B.C. government officials have said safety changes are in the works and could be announced in the coming months.

Suzana Prpic, senior manager of prevention field services with WorkSafeBC, said crane accidents have become a “huge concern” for the agency. “It underscores that workplace safety is critical and it can never be taken for granted.”

A statement from the agency said no one was injured in Monday’s incident, though it didn’t elaborate on what exactly happened. WorkSafeBC issued a stop-use order on the crane and closed part of the site until a safety assessment is completed.

Preliminary evidence indicated few if any similarities with the three other accidents in Metro Vancouver this year, it said.

Last month, female worker Yuridia Flores was killed in Vancouver’s Oakridge neighbourhood when a load fell from a crane onto an unfinished highrise.

On Jan. 26, a section of Lougheed Highway in Burnaby was temporarily shut down when a crane collapsed and dangled from a highrise tower under construction. Four days later, a crane at a site in Surrey appeared to partially collapse.

“Each of the incidents that has occurred are slightly different,” Prpic said. “And we’ll await the results of the investigation so that we can share more details.”

The issue of crane safety has re-emerged this year after police asked provincial prosecutors to consider criminal charges over the collapse of a crane in Kelowna, B.C., in July 2021. Five people were killed — four on the construction site and one person in a building next to the site — when the crane was being dismantled.

WorkSafeBC has said there were 22 incidents involving tower cranes from 2019 to 2023, including the Kelowna collapse.

The agency estimates there are about 350 tower cranes currently operating in B.C., with about 650 credentialed operators across the province.

“Incidents involving cranes can be catastrophic, and we are very concerned with the number of incidents that have occurred in such a short period of time,” said a statement from Todd McDonald, the head of prevention services at WorkSafeBC.

In response to the recent spate of incidents, the agency said it is bringing crane operators, labour and the BC Association of Crane Safety together in a “collaborative effort” to discuss how to prevent future accidents.

The meeting on Tuesday included discussion of a proposal that would require any major operation involving cranes to give the agency two weeks’ notice.
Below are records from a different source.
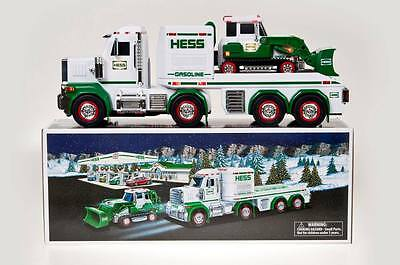 2013 Hess Toy Truck and Tractor ~ Mint in the Box!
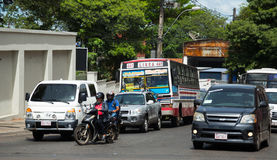 Bussen bij de straten van Asuncion royalty-vrije stock afbeeldingen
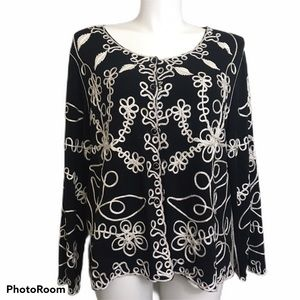 Investments embroidered button front top. 3X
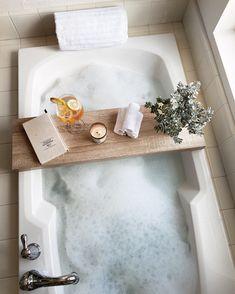 Diptyque Candles, Wood Bath, Spa Day At Home, Dream Bath, Relaxing Bath, Bath Decor, Bath Caddy, Bubbles, Bath Salts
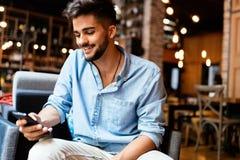 Ritratto di giovane uomo bello in camicia blu fotografia stock libera da diritti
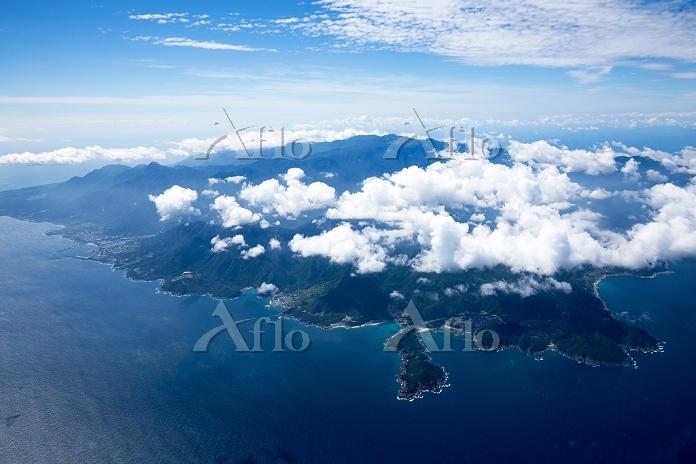 屋久島全景 一湊港周辺より南方面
Prpic said the agency is hoping the rule would be “in place” this fall, meaning operators would have to notify WorkSafeBC about actions including setting up, repositioning and dismantling of any tower crane on a work site.

“It gives us a chance to again review that all of the requirements are in place,” she said. “The safe work procedures, the assignment of supervision in terms of those four key activities, and any other questions at that time can be reviewed with the board officer that would attend the site.”

The recent accidents have also prompted calls for better enforcement of existing safety rules and new regulations governing the assembly and dismantlement of the machines — including from the father of one of the men killed when the crane collapsed in Kelowna.